> _Your instructions_: Reproduce all of the data below word for word, omitting any pictures from your answer.

> _Source material_:
:::::

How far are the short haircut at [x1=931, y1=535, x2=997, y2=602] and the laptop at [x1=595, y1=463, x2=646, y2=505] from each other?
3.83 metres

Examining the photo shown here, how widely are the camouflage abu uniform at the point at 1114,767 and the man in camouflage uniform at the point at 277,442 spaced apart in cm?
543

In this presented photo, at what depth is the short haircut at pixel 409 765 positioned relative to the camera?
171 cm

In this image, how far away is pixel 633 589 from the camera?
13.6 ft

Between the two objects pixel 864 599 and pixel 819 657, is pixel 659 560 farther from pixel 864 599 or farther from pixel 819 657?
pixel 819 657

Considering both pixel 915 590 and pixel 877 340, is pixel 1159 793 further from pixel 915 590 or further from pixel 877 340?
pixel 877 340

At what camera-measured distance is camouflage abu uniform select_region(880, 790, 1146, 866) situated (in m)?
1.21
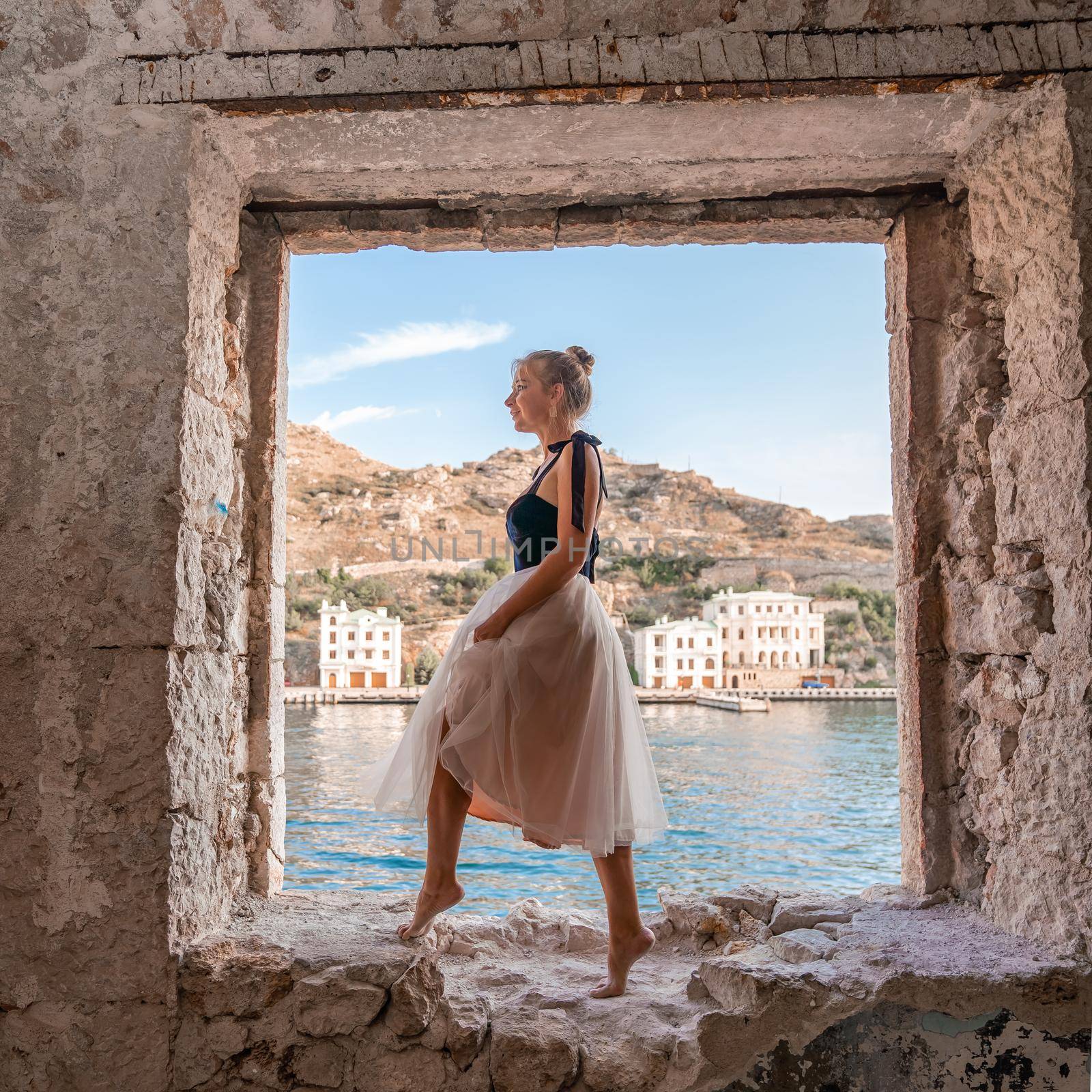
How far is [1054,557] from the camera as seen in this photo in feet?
6.64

:::::

> _Written answer_:
How far are the short haircut at [x1=931, y1=535, x2=997, y2=602] and the laptop at [x1=595, y1=463, x2=646, y2=505] from each other?
3.83 metres

Examining the photo shown here, how widely are the camouflage abu uniform at the point at 1114,767 and the man in camouflage uniform at the point at 277,442 spaced apart in cm?
543

In this presented photo, at what depth is the short haircut at pixel 409 765 positioned relative to the camera?
171 cm

In this image, how far away is pixel 633 589 from the camera?
13.6 ft

Between the two objects pixel 864 599 and pixel 819 657, is pixel 659 560 farther from pixel 864 599 or farther from pixel 819 657?
pixel 819 657

Considering both pixel 915 590 and pixel 877 340, is pixel 1159 793 further from pixel 915 590 or further from pixel 877 340?
pixel 877 340

At what camera-measured distance is camouflage abu uniform select_region(880, 790, 1146, 866) situated (in m)?
1.21
How far is [1054,557] from the camera as seen in this photo in feet?
6.64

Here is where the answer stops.